### Excerpt to read
^^^^

The tactic equates replaces a goal of the form P x y z with a goal of the form P x ?a z and a subgoal ?a = y. The introduction of the evar ?a makes it possible to apply lemmas that would not apply to the original goal, for example a lemma of the form forall n m, P n n m, because x and y might be equal but not convertible.
Usage is equates i1 ... ik, where the indices are the positions of the arguments to be replaced by evars, counting from the right-hand side. If 0 is given as argument, then the entire goal is replaced by an evar.
applys_eq H i1 .. iK is the same as equates i1 .. iK followed by apply H on the first subgoal.
false_goal replaces any goal by the goal False. Contrary to the tactic false (below), it does not try to do anything else
false_post is the underlying tactic used to prove goals of the form False. In the default implementation, it proves the goal if the context contains False or an hypothesis of the form C x1 .. xN = D y1 .. yM, or if the congruence tactic finds a proof of x <> x for some x.
false replaces any goal by the goal False, and calls false_post
tryfalse tries to solve a goal by contradiction, and leaves the goal unchanged if it cannot solve it. It is equivalent to try solve \[ false \].

^^^^

### Dataset excerpt
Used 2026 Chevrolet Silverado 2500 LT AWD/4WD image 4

^^^^

### Brief 1
According to the tactic notes, what does tryfalse do to the goal when it cannot solve it?
### Brief 2
Restate the tactic notes from "The tactic equates" up to and including "the first subgoal.", putting "side goal" wherever "subgoal" appears.

### Expected answer 1
It leaves the goal unchanged.

### Expected answer 2
The tactic equates replaces a goal of the form P x y z with a goal of the form P x ?a z and a side goal ?a = y. The introduction of the evar ?a makes it possible to apply lemmas that would not apply to the original goal, for example a lemma of the form forall n m, P n n m, because x and y might be equal but not convertible.
Usage is equates i1 ... ik, where the indices are the positions of the arguments to be replaced by evars, counting from the right-hand side. If 0 is given as argument, then the entire goal is replaced by an evar.
applys_eq H i1 .. iK is the same as equates i1 .. iK followed by apply H on the first side goal.